Capital City Consulting typically ranks among the upper echelon of Tallahassee lobbying corps shops, and it showed no sign of stopping in the second quarter of 2015. According to recently filed state records, the firm brought in an estimated $1.7 million.
During 2015 Q2 — which ran from April 1 through June 30 — CCC represented 86 legislative clients and 88 executive clients among the firm’s seven influence professionals. The highest paying? That would be Las Vegas Sands Corp., which plunked down at least $86,000 in hopes the Legislature will hear it out when they consider expanding gaming. The Paradise, a Nevada-based casino and resort company, also contributed up to $9,999 in executive branch fees for an estimated total of about $91,000 in all.
The gaming giant was far from the only big entity that sought the firm’s counsel. Healthcare company Aetna employed Capital City’s services to the tune of up to $59,999, and Hillsborough County Public Transportation Commission, Palm Beach County Sheriff’s Office and U.S. Chamber Institute for Legal Reform rounded out the firm’s top five clients, accounting for more than $100,000 in compensation all told.
Those eye-popping figures are just the tip of the iceberg.
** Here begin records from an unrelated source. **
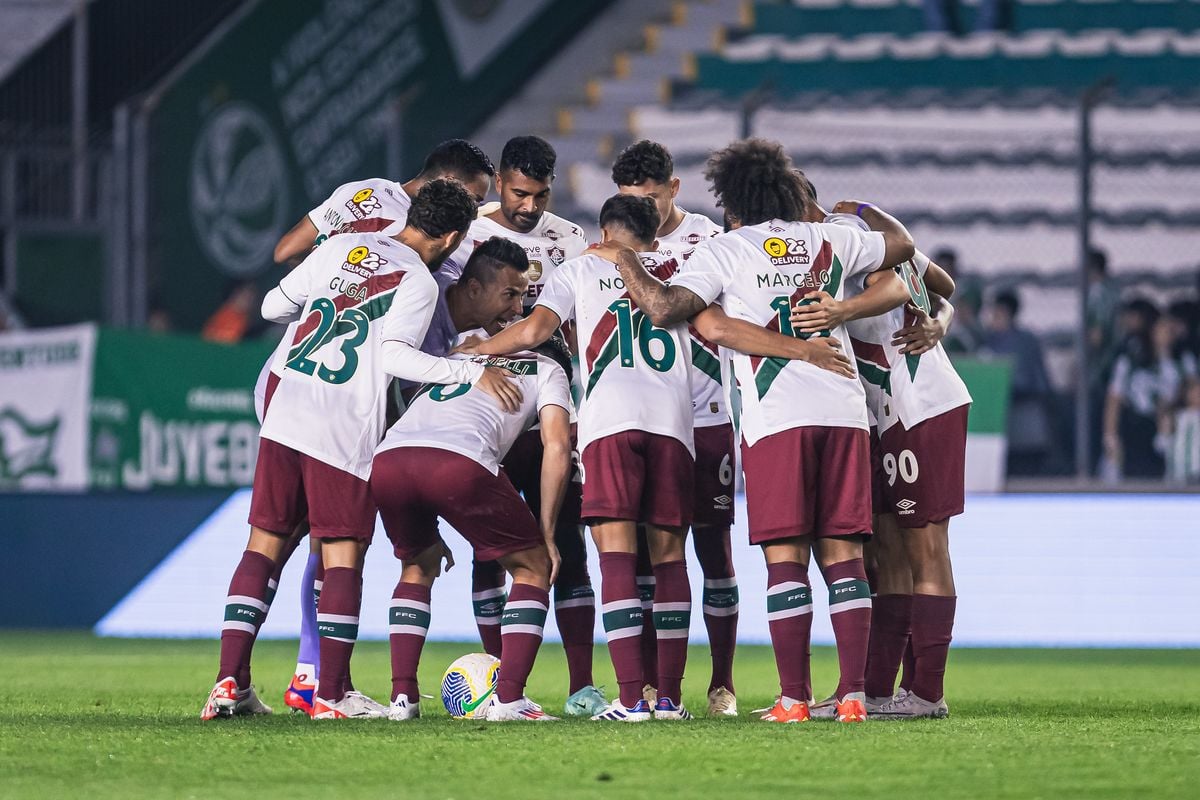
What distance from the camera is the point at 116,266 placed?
1366cm

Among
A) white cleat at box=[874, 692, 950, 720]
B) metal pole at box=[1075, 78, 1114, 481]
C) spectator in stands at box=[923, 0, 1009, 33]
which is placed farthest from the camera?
spectator in stands at box=[923, 0, 1009, 33]

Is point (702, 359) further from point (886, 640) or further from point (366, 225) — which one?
point (366, 225)

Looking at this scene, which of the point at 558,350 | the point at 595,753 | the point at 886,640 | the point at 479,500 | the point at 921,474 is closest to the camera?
the point at 595,753

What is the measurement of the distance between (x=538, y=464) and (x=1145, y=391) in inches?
299

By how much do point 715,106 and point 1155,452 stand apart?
4.59m

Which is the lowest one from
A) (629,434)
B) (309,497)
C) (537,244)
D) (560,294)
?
(309,497)

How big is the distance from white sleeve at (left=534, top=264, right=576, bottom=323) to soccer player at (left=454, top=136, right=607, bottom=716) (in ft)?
1.30

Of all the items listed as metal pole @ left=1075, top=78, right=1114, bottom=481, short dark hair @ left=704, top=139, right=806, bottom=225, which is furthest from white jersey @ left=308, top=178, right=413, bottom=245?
metal pole @ left=1075, top=78, right=1114, bottom=481

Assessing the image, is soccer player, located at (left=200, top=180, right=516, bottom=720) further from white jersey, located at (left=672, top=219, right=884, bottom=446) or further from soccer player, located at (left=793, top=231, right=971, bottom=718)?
soccer player, located at (left=793, top=231, right=971, bottom=718)

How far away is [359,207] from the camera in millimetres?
7441

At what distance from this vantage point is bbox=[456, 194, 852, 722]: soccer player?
6570mm

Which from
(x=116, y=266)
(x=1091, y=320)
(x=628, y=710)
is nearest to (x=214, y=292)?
(x=116, y=266)

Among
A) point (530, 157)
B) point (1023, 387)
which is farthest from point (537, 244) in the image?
point (1023, 387)

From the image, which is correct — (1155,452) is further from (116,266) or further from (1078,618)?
(116,266)
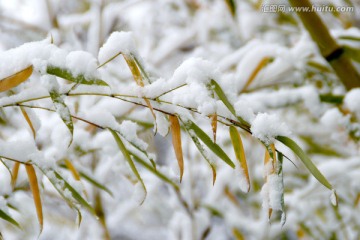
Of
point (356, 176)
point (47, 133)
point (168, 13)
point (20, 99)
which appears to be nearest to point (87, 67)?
point (20, 99)

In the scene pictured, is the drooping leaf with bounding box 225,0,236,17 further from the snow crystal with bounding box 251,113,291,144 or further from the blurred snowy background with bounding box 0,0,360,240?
the snow crystal with bounding box 251,113,291,144

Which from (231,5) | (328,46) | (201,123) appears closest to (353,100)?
(328,46)

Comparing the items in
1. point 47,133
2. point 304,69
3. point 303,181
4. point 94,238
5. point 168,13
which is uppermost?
point 168,13

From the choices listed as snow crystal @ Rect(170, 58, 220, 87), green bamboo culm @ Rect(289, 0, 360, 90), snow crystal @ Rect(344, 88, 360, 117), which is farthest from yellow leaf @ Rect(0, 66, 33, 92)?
snow crystal @ Rect(344, 88, 360, 117)

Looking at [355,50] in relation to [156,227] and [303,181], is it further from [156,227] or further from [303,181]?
[156,227]

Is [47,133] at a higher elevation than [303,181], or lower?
higher

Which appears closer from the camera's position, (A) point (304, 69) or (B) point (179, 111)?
(B) point (179, 111)

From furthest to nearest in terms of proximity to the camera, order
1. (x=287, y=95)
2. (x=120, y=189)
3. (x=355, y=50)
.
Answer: (x=120, y=189)
(x=287, y=95)
(x=355, y=50)
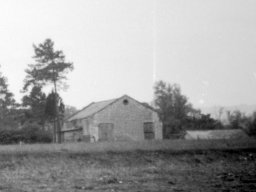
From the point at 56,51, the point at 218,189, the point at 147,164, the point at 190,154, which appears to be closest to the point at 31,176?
the point at 147,164

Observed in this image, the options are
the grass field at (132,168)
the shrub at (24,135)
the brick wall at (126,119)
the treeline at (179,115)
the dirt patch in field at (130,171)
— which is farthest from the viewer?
the treeline at (179,115)

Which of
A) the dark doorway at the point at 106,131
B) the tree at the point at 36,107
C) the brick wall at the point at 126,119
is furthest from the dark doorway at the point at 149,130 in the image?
the tree at the point at 36,107

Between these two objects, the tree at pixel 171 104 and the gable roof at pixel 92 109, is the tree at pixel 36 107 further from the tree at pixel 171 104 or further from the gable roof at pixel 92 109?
the tree at pixel 171 104

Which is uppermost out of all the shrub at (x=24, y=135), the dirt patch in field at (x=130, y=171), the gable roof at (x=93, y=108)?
the gable roof at (x=93, y=108)

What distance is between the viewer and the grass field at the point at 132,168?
15.4 metres

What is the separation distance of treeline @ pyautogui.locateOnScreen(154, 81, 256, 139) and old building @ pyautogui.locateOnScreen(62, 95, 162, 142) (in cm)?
2251

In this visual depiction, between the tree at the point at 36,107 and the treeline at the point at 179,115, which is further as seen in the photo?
the treeline at the point at 179,115

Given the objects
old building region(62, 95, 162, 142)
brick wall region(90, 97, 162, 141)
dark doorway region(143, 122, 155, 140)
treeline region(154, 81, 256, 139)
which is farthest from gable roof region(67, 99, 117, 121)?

Fully 18 businesses and organizations paid Capital City between $20,000 and $29,999 in the second quarter, combining for at least $360,000. Among them were interests related to health care (Memorial Healthcare Systems, CIGNA), financial services (VISA, American Bankers Insurance Group) and, as always in the world of lobbying, miscellaneous concerns (Anglo-Dutch publishing company Reed Elsevier, Swisher International, and the Everglades Trust).
Higher education interests also made up a substantial part of the firm’s portfolio: New College Foundation, which raises money for the tiny Sarasota liberal arts school, University of Florida Student Government Association, and Florida International University Foundation all counted themselves among the clients represented by Capital City.
The Q2 roster of the firm’s registered lobbyists was familiar to Adams Street watchers: Firm owner Gerald Wester, Nick Iarossi, Kenneth Granger, Ashley Kalifeh, Ronald LaFace and Christopher Schoonover made themselves a ton of money this spring and early summer.